Bob Lewis
Columnist

Teeming with teams

analysis
Oct 9, 20035 mins

Bob ... The word "team" gets a lot of use, in your writing, in the media, and in my work environment... and it's getting on my nerves. If every petty organization is a "team", who's the coach; what prize are all those teams vying for and what's the "game" they're trying to win?  I fully realize that business can be a game with customers as the prize and that even corporate success (climbing the ladder, rec

Bob …

The word “team” gets a lot of use, in your writing, in the media, and in my work environment… and it’s getting on my nerves.

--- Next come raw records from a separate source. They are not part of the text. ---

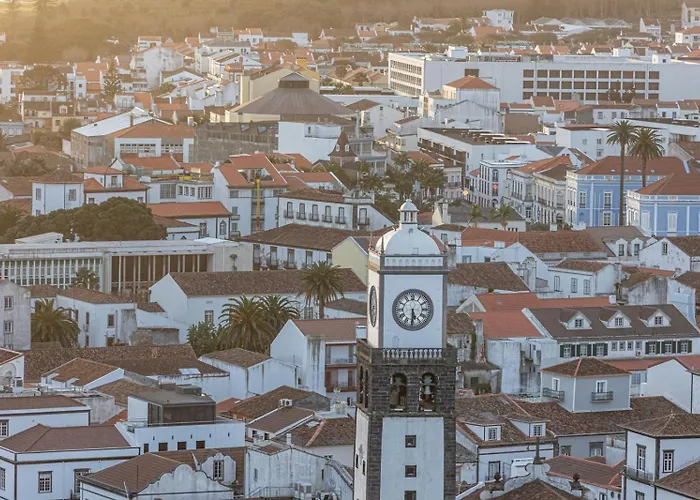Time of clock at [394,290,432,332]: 5:30
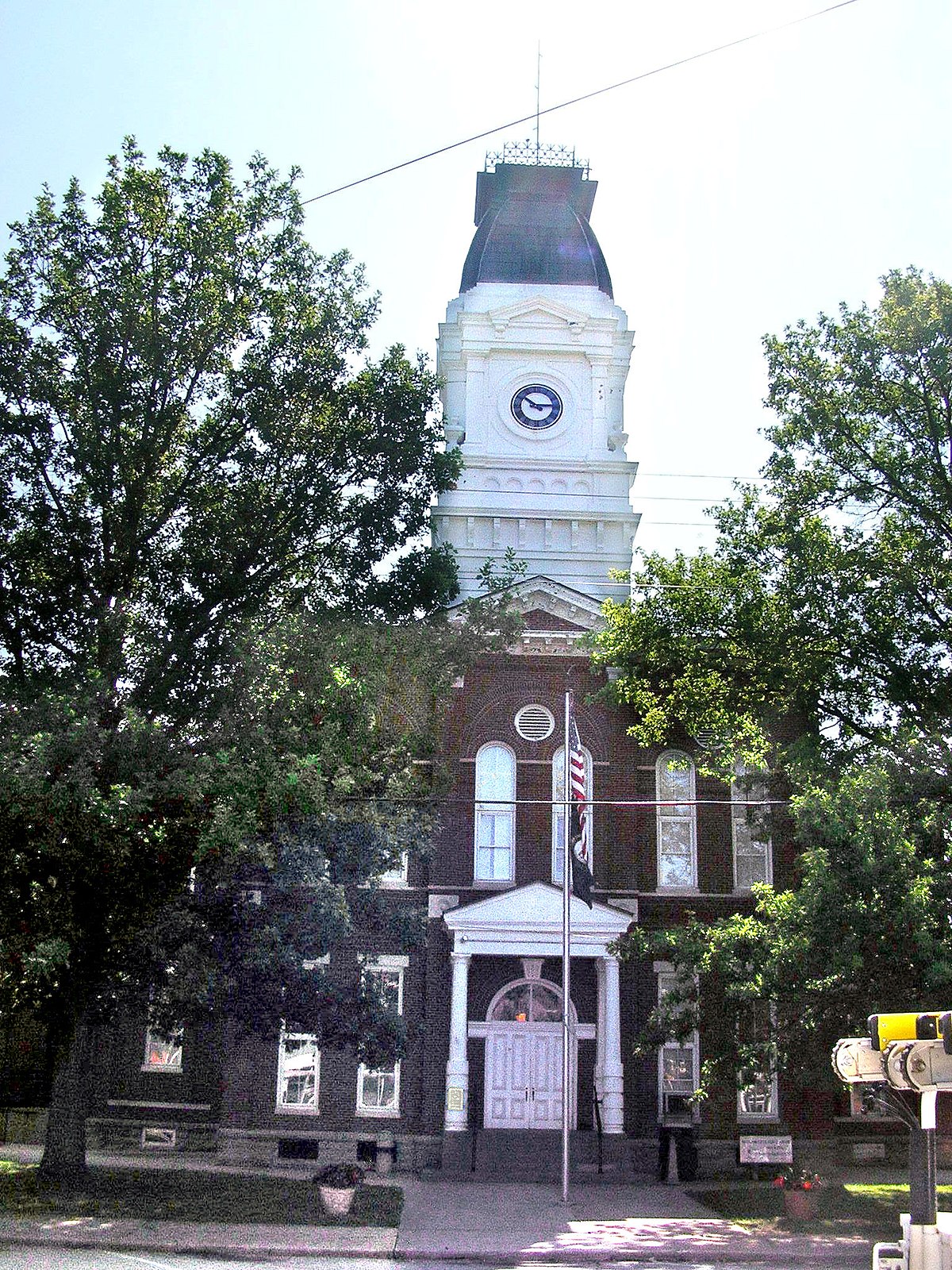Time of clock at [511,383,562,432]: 10:14
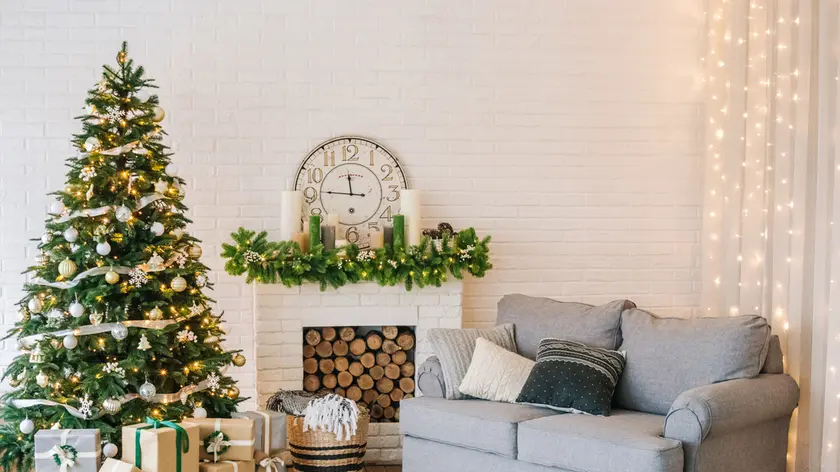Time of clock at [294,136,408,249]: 11:46
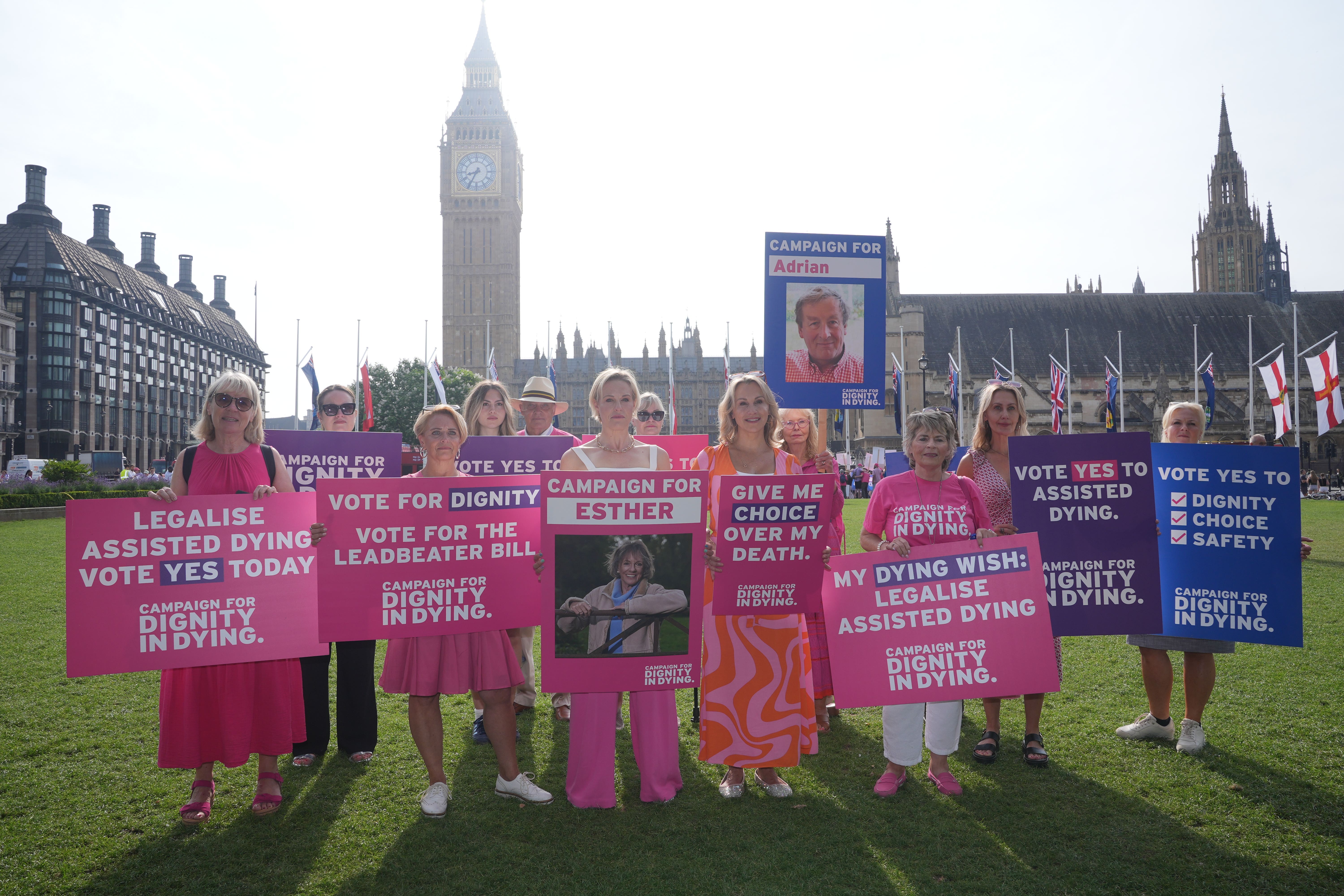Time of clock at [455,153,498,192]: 8:34
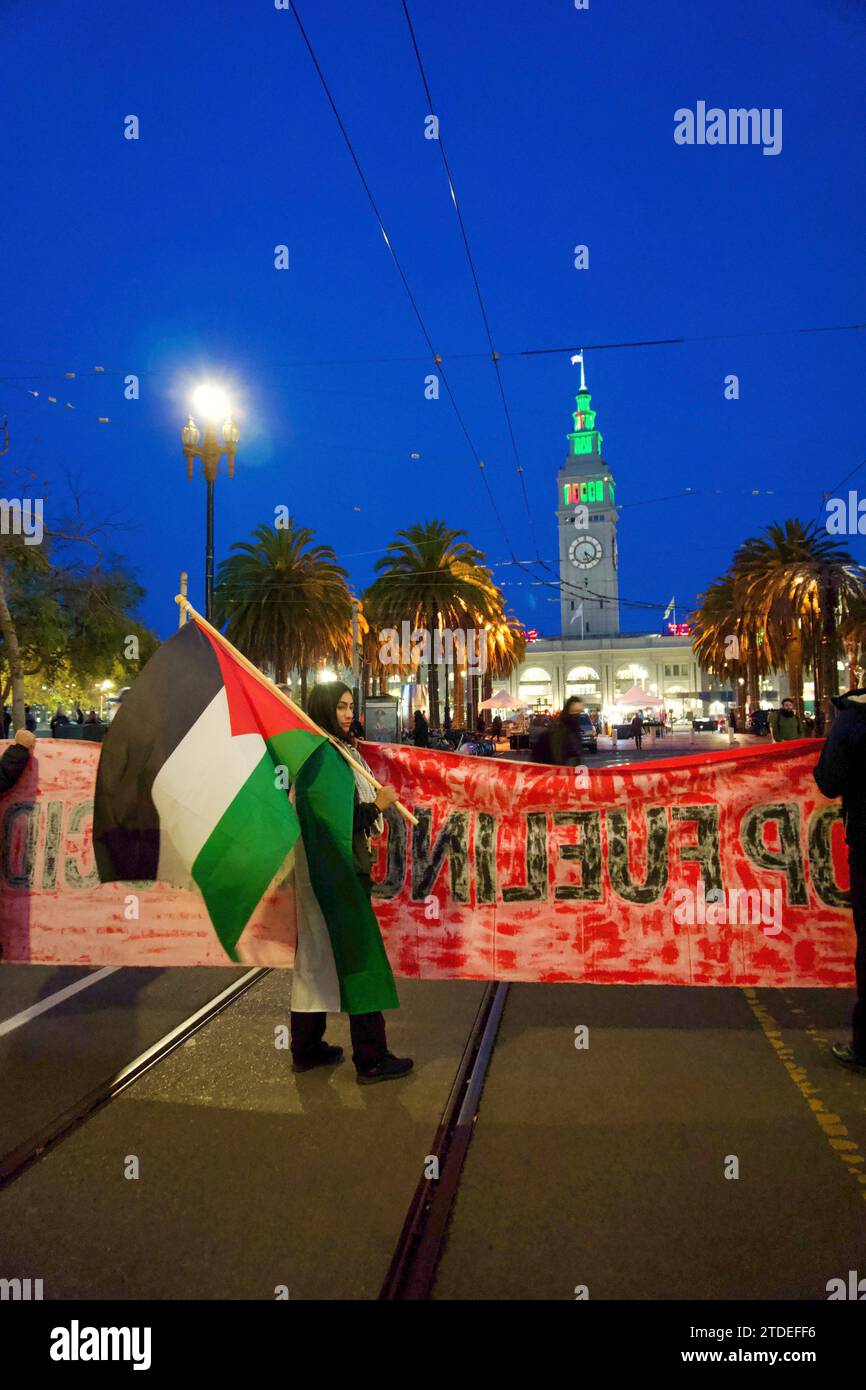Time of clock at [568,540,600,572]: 5:21
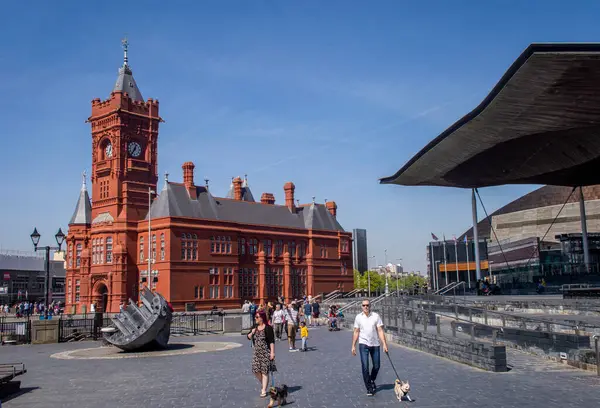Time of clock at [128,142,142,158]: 12:35
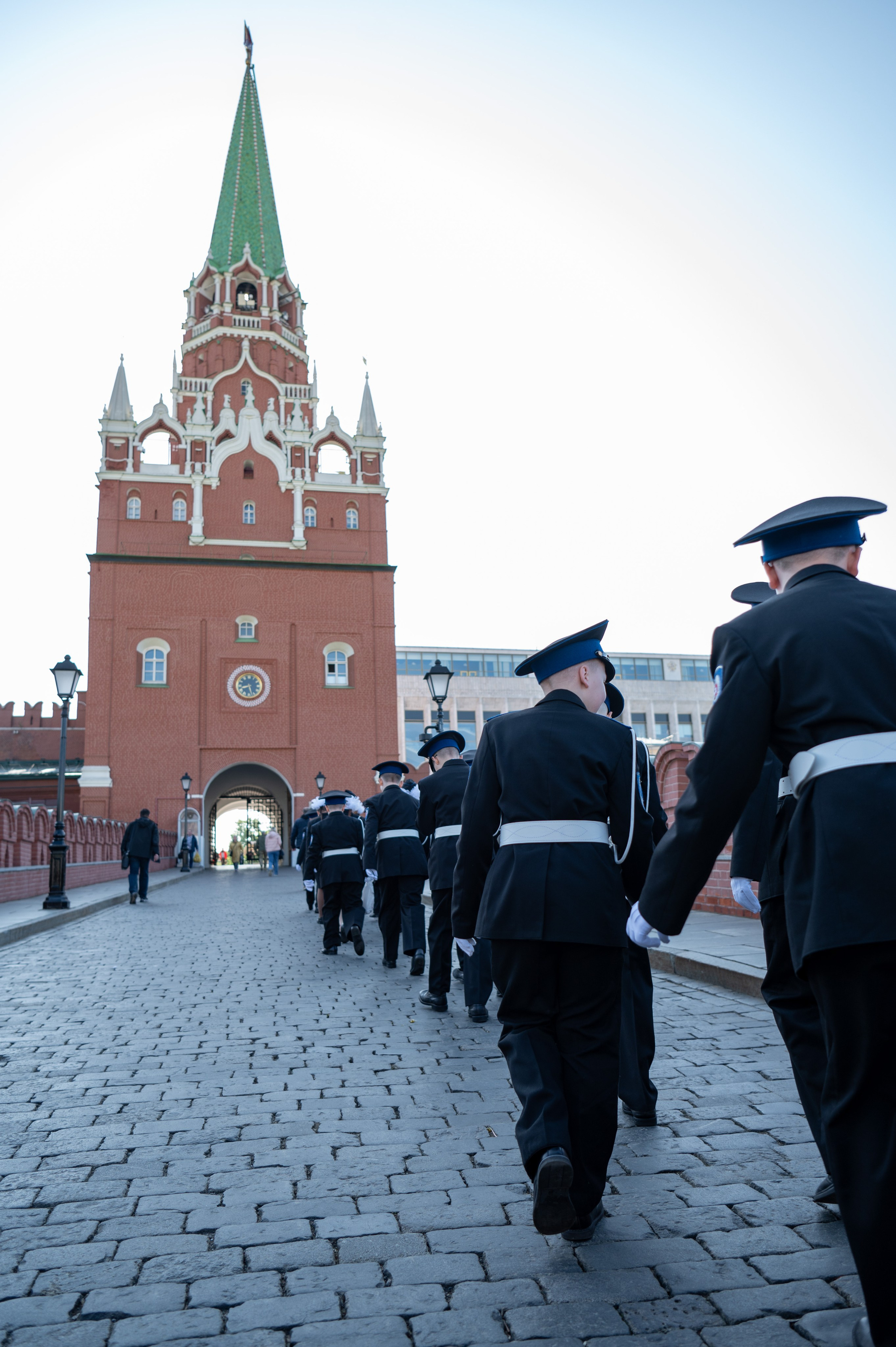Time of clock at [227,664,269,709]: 8:27
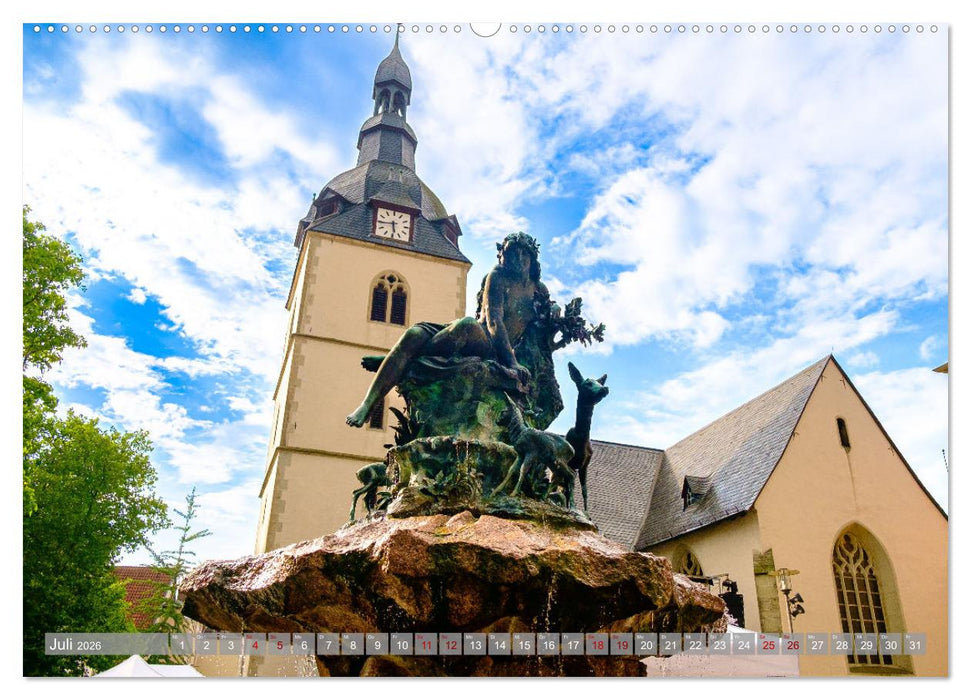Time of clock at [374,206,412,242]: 5:44
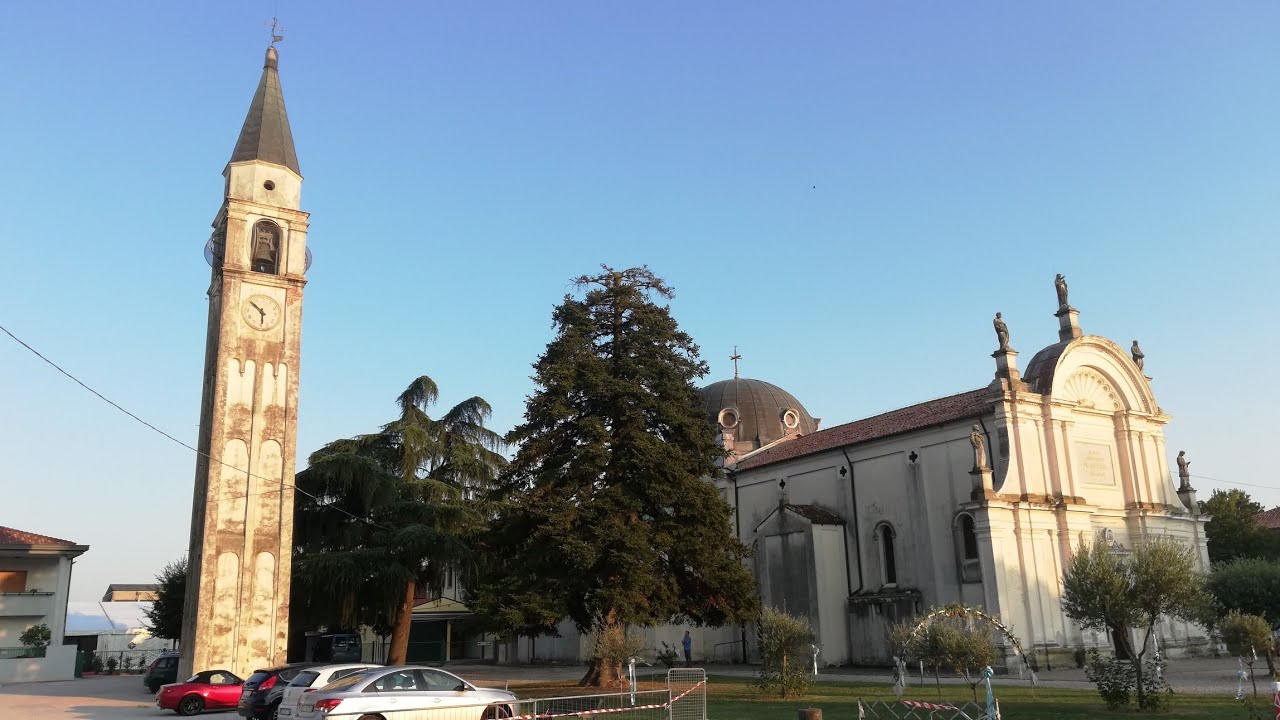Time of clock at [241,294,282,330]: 5:51
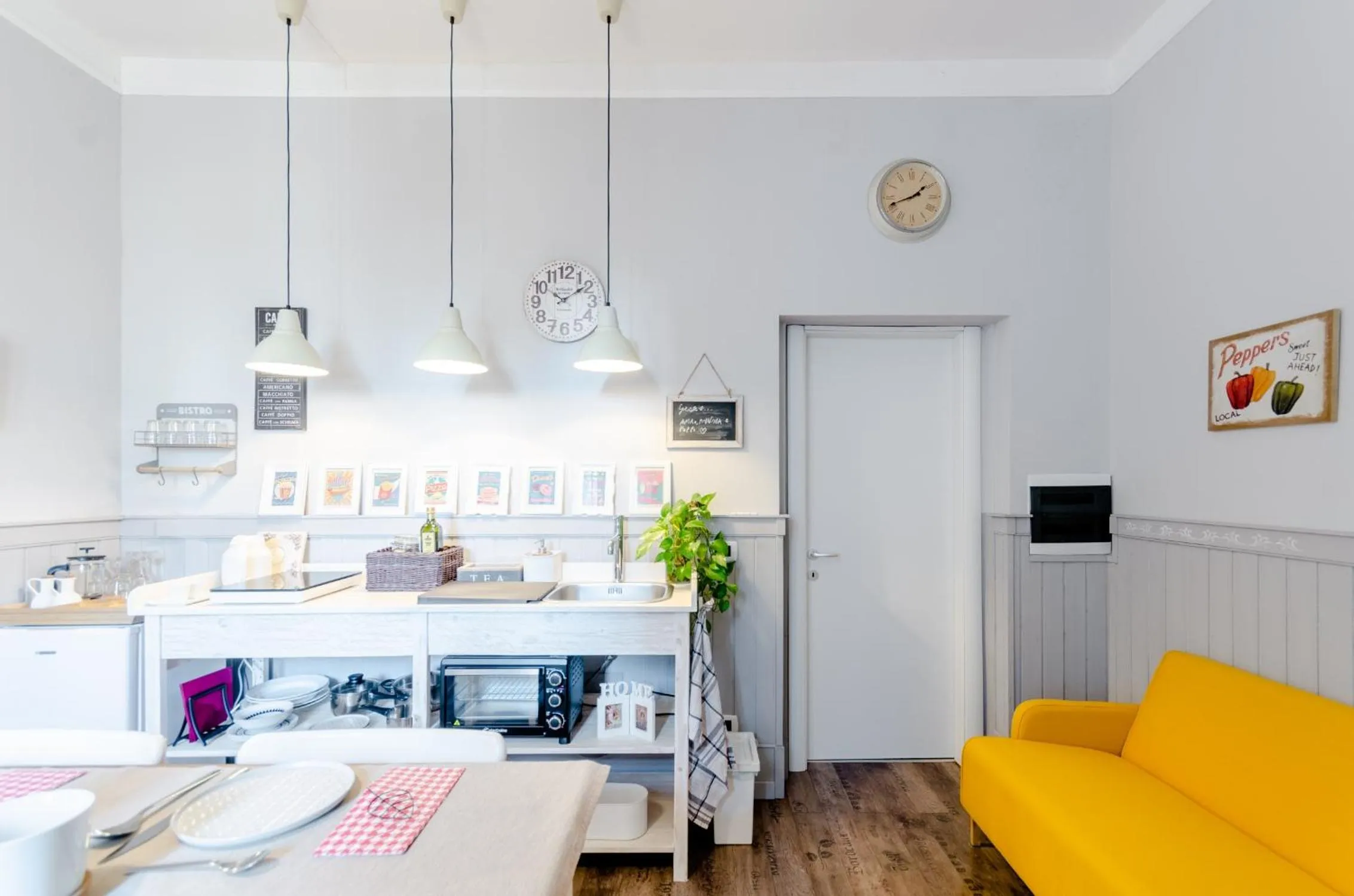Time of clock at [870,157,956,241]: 1:41
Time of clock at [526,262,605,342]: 10:09
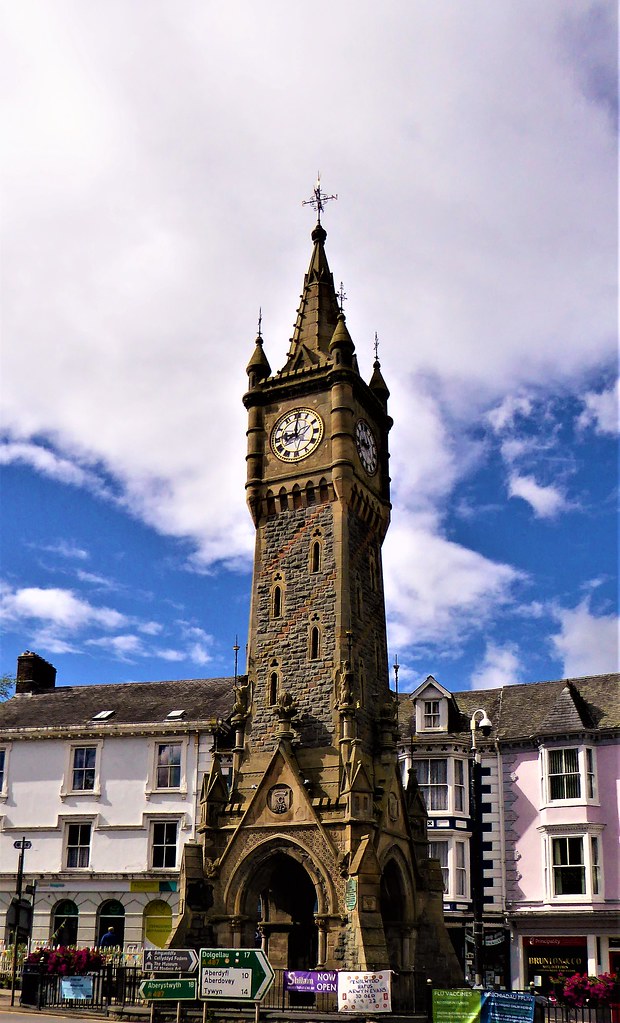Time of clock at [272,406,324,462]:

If every petty organization is a “team”, who’s the coach; what prize are all those teams vying for and what’s the “game” they’re trying to win?  I fully realize that business can be a game with customers as the prize and that even corporate success (climbing the ladder, recognition, additional resources,…) can also be considered a game as well. But here are my concerns….

I’ve played on a lot of teams and most of them are entirely dysfunctional without a good coach and achievable goals. Teams are full of prima-donnas, players, and laggards (laggards put out just enough to stay on the line, but not enough to truly excel). Coaches get the primas to pass the ball/puck/what-have-you to the players and the team does better. Good coaches can turn the laggards into players making a team even more successful. The catch to this success is that the players have to want to be coached the way that coach wants to coach. (Look at any professional, or near professional sports team, for proof. Coaches are switched and no team members, yet performance improves… what happened?)  So it’s very important that we determine who’s on the team, who’s the coach, and what’s the prize.

The point is, if every single division is a team, which I propose isn’t true, what is the prize they are going for? Customers? Nope, that’s the company’s prize.  Greater budget and corporate power? That seems like a good candidate. So if every team is vying for this same prize, then this sounds like a recipe for disaster since required, often critical, parts may be sacrificed to support the winning teams that have the highest efficiency in grabbing available resources. This describes cancer quite well which, I’m sure we can agree, is a bad thing.

Lets face facts, there is only one team in any organization and the players all have titles like President, Vice President, or Chief something and the coach is most often someone with the title of Chief Executive Officer or some such. Quite often you may see player-coaches, but that’s the team folks. They’re together because they have to be together, playing as one to get the prize and sharing the glory that comes with it.

The rest of the company is part of an organization. That organization is the body of one of the players and if one of those organisms isn’t performing up to snuff, it gets excised. Player’s are not that easy to get rid of. So, while it may be vogue and somehow cozy to go around telling your employees that they’re part of a team, they’re really part of a working group. If the group does good and is beneficial to the player it will get more blood and energy (funding and staff) to grow… if not, it’s either starved or cut out.

So please, please, stop promoting this team malarkey, almost every one of us is part of a group. You’re either part of a group or the group leader performing a function that has value. If you’re a group leader you had better be talking to the other group leaders to ensure that they don’t start to think of you as a cancer and get the player to have you removed.     

The next time you’re about to say, “My team will…” ask yourself are my team members easy to replace,… am I?  Will the replacement of any of the afore-mentioned affect achieving the customer prize?  If not, then you’re not on the team, you’re inside a player; and now you know that what you should say is “How can we help you achieve your goal?”. Because the most important thing for an organization is to be sure of only one thing, “What game is my player playing?” to ensure its survival.

– Teeming with irritation

Dear Teeming …

It’s a case of different definitions for the same word. If it matters, the relevant dictionary definition is “a number of persons associated together in work or activity,” which is a bit different from yours.

It’s a bit different from mine, as well: To me, the difference between a team and a group is that a team is aligned to a common purpose where in a group the individuals are each aligned to their personal purposes. The best way to turn a group into a team is to establish interdependencies so that no individual can achieve a relevant goal without collaboration with other team members.

No doubt about it, the term “team” is used carelessly. I don’t mind it too much, because mostly it’s misapplied as a matter of wishful thinking. People wish the group in question functioned as a team when in fact it doesn’t.

I do need to address your issue as to whether a division or department can have its own goals or “prize.” Sure they can. Certainly, carried to excess this creates dysfunctional organizations (the common term is “organizational silos”). But in any organization of any size at all, it’s required that the organization create subdivisions that focus on specific responsibilities. The alternative is chaos. And once you’ve decided that (for example) Marketing is responsible for sales, advertising, brand, and market strategy, it has to have its own goals. That’s just another way of saying it has to be focused on accomplishing something useful.

It gets unhealthy when divisional goals aren’t integrated into corporate goals. That’s a different issue entirely from whether it’s valid for each organizational unit to have goals.

My suggestion, although you didn’t ask for it, is this: Instead of decrying overuse of the word team, insist that the groups you’re part of become teams, aligned with a common purpose, collaborating to achieve clear and worthwhile goals.